Extracted text
+===+
Our clients were driving westbound on State Road 90 in Miami, Florida on their way to Marco Island to vacation with family. Husband driver, his wife, their baby, and our clients’ cousin, were along for the trip. Tragically, the family never made it to Marco Island. As the family approached the intersection of Southwest 137th Avenue and 8th Street, an SUV traveling southbound on Southwest 137th Avenue t-boned our clients’ vehicle on the passenger side resulting in the death of the 21 year old wife. The wife was survived by her husband, their baby, and her parents.

The driver of the SUV claimed that the accident was caused by the husband driver speeding and running a red light. This, he argued, was supported by the traffic homicide investigation completed by the police. The police cited the husband driver for running a red light and causing the accident. The driver of the SUV also relied on the statement given to police, as summarized in the traffic homicide report, by an independent witness in support of their position. The husband driver held firm that the driver of the SUV was the one who ran the red light.
+===+
Supplied information
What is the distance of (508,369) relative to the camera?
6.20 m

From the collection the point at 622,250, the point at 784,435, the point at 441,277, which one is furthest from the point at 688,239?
+===+
Requirement 1
Answer these questions from the accident account:
(a) On which road were the clients driving westbound?
(b) How old was the wife who died?
(c) Whom did the police cite for running a red light?
Requirement 2
Transcribe part of the accident account word for word, beginning at the words "Our clients were" and stopping after the words "and her parents.".

Problem solution 1
(a) State Road 90
(b) 21
(c) The husband driver

Problem solution 2
Our clients were driving westbound on State Road 90 in Miami, Florida on their way to Marco Island to vacation with family. Husband driver, his wife, their baby, and our clients’ cousin, were along for the trip. Tragically, the family never made it to Marco Island. As the family approached the intersection of Southwest 137th Avenue and 8th Street, an SUV traveling southbound on Southwest 137th Avenue t-boned our clients’ vehicle on the passenger side resulting in the death of the 21 year old wife. The wife was survived by her husband, their baby, and her parents.